━━━ Text excerpt ━━━

Canstruction (Nov.02-15)
Brookfield Place | Battery Park City / 10AM-8PM, FREE
“This annual cans-for-a-cause competition pits architecture teams against each other to create larger-than-life Pop Art–installations using more than 120,000 cans of nonperishable food, all in the name of ending hunger (every can is donated to City Harvest). Head down to Brookfield Place to see the unveiling of these engineering spectacles, all built overnight after months of planning, and check back to see if your favorite takes home any titles in judges’ categories like Best Use of Labels, Best Meal and Structural Ingenuity. Admission is free, but do your part by bringing the suggested donation of one canned good per person.” (TONY)

White Light Festival (through Nov.18)
“Lincoln Center’s annual White Light Festival, integrating performances from around the world in a cross-cultural extravaganza, will play six venues across the city.

The festival will include performances of Waiting for Godot from Ireland’s Druid Theatre Company, directed by Tony-winning director Garry Hynes—the first female to win a Tony Award for direction of a play.

━━━ Collected material ━━━

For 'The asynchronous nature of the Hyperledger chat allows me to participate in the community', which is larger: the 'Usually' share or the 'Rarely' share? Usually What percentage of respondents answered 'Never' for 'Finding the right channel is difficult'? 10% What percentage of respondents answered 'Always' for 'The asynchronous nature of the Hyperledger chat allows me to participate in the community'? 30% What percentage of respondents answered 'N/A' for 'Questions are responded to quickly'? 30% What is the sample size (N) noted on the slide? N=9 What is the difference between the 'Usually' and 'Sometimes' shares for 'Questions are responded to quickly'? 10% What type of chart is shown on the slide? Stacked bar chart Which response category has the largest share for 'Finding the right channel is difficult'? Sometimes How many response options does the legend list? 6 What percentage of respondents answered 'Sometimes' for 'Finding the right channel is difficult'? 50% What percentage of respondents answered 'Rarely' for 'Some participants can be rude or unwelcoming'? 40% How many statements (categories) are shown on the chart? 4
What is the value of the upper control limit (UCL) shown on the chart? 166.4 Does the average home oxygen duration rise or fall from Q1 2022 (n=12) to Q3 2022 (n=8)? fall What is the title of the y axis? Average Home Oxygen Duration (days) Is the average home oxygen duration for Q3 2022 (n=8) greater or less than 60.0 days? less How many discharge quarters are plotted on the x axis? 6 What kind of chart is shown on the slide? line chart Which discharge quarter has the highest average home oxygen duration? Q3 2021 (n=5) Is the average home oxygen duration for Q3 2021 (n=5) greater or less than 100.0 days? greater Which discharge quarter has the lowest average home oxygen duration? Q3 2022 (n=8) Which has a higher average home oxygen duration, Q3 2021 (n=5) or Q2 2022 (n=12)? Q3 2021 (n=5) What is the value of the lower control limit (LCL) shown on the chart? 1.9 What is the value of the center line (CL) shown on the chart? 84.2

━━━

(Request A)
Print the part of the Canstruction and White Light Festival text that begins at the words "Brookfield Place |" and stops after the words "across the city.".
(Request B)
Proceed with the Canstruction and White Light Festival text, picking up right after its final sentence.

(Answer A)
Brookfield Place | Battery Park City / 10AM-8PM, FREE
“This annual cans-for-a-cause competition pits architecture teams against each other to create larger-than-life Pop Art–installations using more than 120,000 cans of nonperishable food, all in the name of ending hunger (every can is donated to City Harvest). Head down to Brookfield Place to see the unveiling of these engineering spectacles, all built overnight after months of planning, and check back to see if your favorite takes home any titles in judges’ categories like Best Use of Labels, Best Meal and Structural Ingenuity. Admission is free, but do your part by bringing the suggested donation of one canned good per person.” (TONY)

White Light Festival (through Nov.18)
“Lincoln Center’s annual White Light Festival, integrating performances from around the world in a cross-cultural extravaganza, will play six venues across the city.

(Answer B)
Belgian choreographer Sidi Larbi Cherkaoui brings Sutra to the stage, featuring martial arts from China’s Shaolin monks. Hip-hop, contemporary dance, and aerial work combine in the presentation of Borderline by Company Wang Ramirez. The U.S. premiere of Blak Whyte Gray, a mix of hip-hop and African-inspired movement, makes its way from across the pond to the Lincoln Center stage, as well as the U.S. premiere of Kaija Saariaho’s chamber opera Only the Sound Remains, directed by Peter Sellars and starring Philippe Jaroussky and Davóne Tines.”

Harry Potter: A History of Magic (Now-1/27/19)
New-York Historical Society, 170 Central Park W.
“Gather round ye muggles and wizards, squibs and witches, tourists and natives: magic is on its way. Harry Potter: A History of Magic, commemorating the beloved series’s 20th anniversary, is now open at the New-York Historical Society. One of the most eagerly anticipated exhibits to hit the city since, well, ever, the show comes straight from the British Library in London, where, not surprisingly, it was the institution’s most successful exhibition.

Artifacts like crystal balls, Leonardo da Vinci notebooks, and the first written record of the magic word “abracadabra” are among the treasures on display, joined by original materials from author J.K. Rowling’s archives. Also on view to the public for the first time will be Mary GrandPré’s illustrations created for Scholastic’s original editions of the novels. Costumes and set models from Harry Potter and the Cursed Child, which opened on Broadway in April, will be showcased in the exhibition. A long list of events will take place in conjunction with the exhibit, including trivia night, talks, an adult costume party, and more.” (cityguideny)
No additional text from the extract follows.